GBF (voiceover): Last week’s video was on Data Archaeology. Go watch it if you haven’t already, doctor Lane got into some really interesting detail about the difficulties associated with accessing old data even from old earth computers, let alone ancient prothean ones, but for our purposes today, the highlights:

screen dissolve to a white board

Getting old data out of a thing is half the battle, because not only are files stored in formats that may be completely incompatible with modern or human computers, but time effects digital, optronic and magnetic storage media in ways it might not effect more quote ‘primitive’ storage media like print or stone.

image of an osd drawn on the board, alongside a floppy disc and an old hard disc, arrows drawn pointing at the discs marked ‘magnetic flux,’ ‘Cosmic Rays,’ ‘radiation,’ ‘oxidation’

The issue there is that error correction wasn’t always as robust as it is today, prothean archival systems in particular were never meant to last fifty thousand or more years without maintenance, and radio signals diffuse over time and distance, so reading them from a long distance can be tricky.

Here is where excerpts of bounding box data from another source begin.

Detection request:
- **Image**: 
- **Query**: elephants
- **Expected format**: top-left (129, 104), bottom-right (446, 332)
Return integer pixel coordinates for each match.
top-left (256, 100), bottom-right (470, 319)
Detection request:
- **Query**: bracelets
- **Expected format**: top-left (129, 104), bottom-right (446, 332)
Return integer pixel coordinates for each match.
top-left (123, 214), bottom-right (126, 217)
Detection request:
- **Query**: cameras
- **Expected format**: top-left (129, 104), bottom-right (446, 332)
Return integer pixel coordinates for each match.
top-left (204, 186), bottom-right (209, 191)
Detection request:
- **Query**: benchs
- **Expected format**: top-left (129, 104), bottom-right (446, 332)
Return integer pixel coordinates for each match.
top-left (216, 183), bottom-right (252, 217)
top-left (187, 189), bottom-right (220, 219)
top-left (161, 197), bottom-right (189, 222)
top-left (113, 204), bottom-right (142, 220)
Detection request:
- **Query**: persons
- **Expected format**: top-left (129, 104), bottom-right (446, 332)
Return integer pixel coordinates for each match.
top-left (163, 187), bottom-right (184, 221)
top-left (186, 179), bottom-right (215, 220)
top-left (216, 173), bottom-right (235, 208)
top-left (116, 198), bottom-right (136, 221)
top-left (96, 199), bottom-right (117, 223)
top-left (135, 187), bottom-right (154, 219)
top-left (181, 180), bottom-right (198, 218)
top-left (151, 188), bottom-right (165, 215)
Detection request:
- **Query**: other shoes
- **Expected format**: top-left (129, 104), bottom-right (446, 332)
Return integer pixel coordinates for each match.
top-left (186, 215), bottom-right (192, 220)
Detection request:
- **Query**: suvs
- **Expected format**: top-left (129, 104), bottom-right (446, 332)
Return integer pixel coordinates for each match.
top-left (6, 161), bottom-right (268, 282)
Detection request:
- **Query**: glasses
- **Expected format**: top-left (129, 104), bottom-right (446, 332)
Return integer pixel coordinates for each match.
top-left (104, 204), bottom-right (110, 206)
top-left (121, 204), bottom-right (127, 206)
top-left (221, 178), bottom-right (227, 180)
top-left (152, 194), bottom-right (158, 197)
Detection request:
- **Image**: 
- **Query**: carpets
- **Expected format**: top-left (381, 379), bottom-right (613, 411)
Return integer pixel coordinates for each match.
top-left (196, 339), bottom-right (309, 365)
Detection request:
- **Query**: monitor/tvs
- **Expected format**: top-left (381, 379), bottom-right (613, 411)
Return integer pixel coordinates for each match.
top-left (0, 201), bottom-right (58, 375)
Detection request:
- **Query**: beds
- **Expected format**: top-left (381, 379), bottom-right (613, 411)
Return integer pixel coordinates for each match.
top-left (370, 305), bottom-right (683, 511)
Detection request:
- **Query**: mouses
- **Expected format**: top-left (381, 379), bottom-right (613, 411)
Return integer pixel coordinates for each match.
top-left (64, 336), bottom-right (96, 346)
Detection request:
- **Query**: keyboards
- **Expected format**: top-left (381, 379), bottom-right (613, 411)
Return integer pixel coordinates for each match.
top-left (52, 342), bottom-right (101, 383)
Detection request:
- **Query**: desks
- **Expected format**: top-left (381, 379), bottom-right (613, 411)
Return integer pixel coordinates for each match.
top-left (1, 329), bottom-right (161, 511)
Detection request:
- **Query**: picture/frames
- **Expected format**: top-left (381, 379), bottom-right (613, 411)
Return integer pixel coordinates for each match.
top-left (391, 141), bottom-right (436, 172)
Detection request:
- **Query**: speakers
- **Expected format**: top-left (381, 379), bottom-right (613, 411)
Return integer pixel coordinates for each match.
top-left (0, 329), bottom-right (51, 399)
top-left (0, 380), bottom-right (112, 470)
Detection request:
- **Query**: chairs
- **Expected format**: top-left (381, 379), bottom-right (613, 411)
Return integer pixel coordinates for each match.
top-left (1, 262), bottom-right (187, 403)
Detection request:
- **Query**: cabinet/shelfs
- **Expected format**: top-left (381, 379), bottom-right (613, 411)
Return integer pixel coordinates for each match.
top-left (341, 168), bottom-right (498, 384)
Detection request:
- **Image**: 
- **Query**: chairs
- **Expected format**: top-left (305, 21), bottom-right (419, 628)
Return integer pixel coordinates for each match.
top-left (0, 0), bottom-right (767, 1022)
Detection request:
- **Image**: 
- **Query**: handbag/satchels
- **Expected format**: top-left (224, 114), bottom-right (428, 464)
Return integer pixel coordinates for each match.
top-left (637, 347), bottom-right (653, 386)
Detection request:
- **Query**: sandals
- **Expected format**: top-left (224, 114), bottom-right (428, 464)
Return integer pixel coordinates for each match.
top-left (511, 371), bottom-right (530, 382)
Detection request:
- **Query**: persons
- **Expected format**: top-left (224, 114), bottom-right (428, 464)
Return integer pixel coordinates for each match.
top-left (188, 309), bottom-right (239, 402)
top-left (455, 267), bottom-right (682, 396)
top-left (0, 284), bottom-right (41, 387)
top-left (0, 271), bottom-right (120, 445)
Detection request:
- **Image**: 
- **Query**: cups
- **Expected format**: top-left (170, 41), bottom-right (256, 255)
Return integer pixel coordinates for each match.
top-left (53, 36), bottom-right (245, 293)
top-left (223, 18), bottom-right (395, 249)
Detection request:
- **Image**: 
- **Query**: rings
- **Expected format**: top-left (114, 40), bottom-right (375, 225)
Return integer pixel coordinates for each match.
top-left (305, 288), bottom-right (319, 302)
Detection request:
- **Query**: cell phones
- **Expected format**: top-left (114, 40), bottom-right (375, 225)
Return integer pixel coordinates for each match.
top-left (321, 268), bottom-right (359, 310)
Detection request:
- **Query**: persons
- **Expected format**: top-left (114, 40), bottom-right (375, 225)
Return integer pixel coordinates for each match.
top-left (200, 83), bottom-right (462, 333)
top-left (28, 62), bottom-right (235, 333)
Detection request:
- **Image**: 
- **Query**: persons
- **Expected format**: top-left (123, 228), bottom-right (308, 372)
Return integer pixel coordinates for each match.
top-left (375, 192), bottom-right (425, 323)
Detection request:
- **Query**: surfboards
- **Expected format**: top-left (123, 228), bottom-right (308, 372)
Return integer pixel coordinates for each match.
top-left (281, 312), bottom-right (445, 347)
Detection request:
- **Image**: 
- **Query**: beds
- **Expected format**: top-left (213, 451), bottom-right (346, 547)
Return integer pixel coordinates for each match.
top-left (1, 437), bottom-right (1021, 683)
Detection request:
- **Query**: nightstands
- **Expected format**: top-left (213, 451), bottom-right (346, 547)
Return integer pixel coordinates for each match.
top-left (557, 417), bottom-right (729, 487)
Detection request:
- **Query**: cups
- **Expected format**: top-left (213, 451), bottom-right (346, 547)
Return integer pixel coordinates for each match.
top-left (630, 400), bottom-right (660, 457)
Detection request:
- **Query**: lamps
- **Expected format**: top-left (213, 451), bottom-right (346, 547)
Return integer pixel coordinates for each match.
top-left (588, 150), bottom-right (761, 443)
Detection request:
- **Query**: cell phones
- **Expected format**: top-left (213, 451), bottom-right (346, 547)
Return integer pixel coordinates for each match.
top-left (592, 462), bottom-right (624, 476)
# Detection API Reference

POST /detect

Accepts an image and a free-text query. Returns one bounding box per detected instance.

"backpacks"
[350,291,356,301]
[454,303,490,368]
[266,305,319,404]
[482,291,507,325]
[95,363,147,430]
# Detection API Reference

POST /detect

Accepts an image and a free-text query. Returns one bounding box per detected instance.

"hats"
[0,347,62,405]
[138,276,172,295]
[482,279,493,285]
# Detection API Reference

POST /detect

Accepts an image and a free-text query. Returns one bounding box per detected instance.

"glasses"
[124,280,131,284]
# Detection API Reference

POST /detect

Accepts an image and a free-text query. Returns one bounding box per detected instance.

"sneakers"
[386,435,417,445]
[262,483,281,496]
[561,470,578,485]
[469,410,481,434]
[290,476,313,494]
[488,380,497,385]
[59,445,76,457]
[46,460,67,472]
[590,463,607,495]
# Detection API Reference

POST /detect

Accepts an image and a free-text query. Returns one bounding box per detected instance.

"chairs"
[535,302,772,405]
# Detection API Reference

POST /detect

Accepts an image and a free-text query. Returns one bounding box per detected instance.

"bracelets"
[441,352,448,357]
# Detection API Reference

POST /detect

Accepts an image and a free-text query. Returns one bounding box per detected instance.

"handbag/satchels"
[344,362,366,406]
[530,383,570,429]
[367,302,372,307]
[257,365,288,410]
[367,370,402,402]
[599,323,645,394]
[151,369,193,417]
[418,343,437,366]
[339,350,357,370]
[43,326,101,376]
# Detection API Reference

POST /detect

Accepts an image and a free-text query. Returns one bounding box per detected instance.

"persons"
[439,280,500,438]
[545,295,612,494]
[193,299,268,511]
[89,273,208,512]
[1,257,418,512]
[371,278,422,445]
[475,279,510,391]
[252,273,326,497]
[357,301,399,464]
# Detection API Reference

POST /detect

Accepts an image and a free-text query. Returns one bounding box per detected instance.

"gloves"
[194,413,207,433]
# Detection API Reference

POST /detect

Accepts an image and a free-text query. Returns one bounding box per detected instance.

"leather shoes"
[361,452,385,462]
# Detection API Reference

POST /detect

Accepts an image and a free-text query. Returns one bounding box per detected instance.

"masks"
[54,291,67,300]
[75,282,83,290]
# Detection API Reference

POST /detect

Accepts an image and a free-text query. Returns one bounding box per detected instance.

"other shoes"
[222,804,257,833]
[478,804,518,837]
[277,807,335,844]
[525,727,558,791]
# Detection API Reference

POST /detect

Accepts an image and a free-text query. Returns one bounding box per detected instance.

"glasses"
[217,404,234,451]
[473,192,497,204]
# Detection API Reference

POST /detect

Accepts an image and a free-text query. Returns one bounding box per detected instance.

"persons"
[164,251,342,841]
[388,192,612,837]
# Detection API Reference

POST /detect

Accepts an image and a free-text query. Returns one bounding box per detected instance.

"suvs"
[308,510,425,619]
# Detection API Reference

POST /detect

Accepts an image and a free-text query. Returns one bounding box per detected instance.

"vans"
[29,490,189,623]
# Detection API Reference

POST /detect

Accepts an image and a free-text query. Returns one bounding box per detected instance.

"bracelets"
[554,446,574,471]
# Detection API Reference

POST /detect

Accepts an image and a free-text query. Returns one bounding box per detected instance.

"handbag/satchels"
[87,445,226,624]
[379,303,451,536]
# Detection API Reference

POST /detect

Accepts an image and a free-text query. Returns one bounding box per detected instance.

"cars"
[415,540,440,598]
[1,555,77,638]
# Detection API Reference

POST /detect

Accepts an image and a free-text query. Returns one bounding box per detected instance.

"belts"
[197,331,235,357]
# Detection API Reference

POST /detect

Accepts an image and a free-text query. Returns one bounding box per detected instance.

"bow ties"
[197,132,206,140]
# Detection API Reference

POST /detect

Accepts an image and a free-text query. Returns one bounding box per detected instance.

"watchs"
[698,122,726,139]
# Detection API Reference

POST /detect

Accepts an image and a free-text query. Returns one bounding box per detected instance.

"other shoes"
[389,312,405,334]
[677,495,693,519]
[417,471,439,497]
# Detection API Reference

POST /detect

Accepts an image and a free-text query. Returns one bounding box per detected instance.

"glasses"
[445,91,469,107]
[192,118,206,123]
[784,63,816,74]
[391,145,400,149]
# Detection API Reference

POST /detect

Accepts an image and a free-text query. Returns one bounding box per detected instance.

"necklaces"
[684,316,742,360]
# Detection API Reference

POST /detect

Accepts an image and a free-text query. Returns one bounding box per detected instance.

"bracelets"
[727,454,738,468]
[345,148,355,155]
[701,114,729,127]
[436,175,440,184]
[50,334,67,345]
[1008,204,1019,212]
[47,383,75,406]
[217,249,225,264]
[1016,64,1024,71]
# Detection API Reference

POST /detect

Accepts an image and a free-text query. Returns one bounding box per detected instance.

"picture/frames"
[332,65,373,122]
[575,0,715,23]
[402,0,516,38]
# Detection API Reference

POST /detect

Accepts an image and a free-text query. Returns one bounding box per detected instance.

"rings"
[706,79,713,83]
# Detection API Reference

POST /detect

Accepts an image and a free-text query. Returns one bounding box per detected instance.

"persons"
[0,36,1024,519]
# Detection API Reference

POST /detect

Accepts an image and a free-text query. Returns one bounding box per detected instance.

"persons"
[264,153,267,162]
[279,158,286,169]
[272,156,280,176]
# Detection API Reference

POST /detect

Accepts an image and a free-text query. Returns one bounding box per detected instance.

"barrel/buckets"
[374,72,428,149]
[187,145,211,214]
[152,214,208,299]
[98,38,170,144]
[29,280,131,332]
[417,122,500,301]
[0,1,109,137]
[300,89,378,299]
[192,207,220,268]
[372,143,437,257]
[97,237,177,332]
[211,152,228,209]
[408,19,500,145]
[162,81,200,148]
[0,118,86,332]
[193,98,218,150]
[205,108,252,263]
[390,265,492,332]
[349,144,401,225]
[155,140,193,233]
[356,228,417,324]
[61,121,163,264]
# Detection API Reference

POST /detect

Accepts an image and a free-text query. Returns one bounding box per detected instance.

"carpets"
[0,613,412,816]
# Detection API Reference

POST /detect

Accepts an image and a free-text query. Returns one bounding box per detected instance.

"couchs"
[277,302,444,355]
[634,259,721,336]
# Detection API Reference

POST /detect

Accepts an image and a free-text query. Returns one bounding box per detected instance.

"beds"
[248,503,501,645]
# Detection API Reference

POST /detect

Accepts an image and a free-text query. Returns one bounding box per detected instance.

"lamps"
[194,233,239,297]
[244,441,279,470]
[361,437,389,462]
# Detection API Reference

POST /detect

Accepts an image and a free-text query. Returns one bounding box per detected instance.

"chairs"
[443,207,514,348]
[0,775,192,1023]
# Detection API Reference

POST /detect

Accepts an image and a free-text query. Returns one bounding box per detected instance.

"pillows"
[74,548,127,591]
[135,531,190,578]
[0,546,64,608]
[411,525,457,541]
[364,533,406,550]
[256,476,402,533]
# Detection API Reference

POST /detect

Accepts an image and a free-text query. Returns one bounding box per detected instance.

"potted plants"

disc images get erased, replaced with a stylized beacon clip art, a floppy disc icon with a jagged line through it, and a radio tower projecting a widening cone.

Today though, we’re talking about the Rosetta paradox, the question of reading information, or designing it to be read by someone you can’t possibly know.

Screen wipe to a cluttered office, an older balding man in a tweed jacket over a utility jumpsuit and a huge pair of glasses. A nametag underneath reads Doctor Thomas Lane, director of Xenocryptography at the Promethei Archive

GBF: So what’s the thing that makes reading Prothean technology in particular a challenge, compared to something like the Tacitus?

Director Lane: Well, brain, the short version is that the Promethei Archive was meant for Prothean scientists, its operating systems, data storage formats and interfaces were all designed under the assumption that only protheans would be using them. We’re coming in after the fact, and trying to work out what the hell everything says, and nothing they left behind is giving us any clues.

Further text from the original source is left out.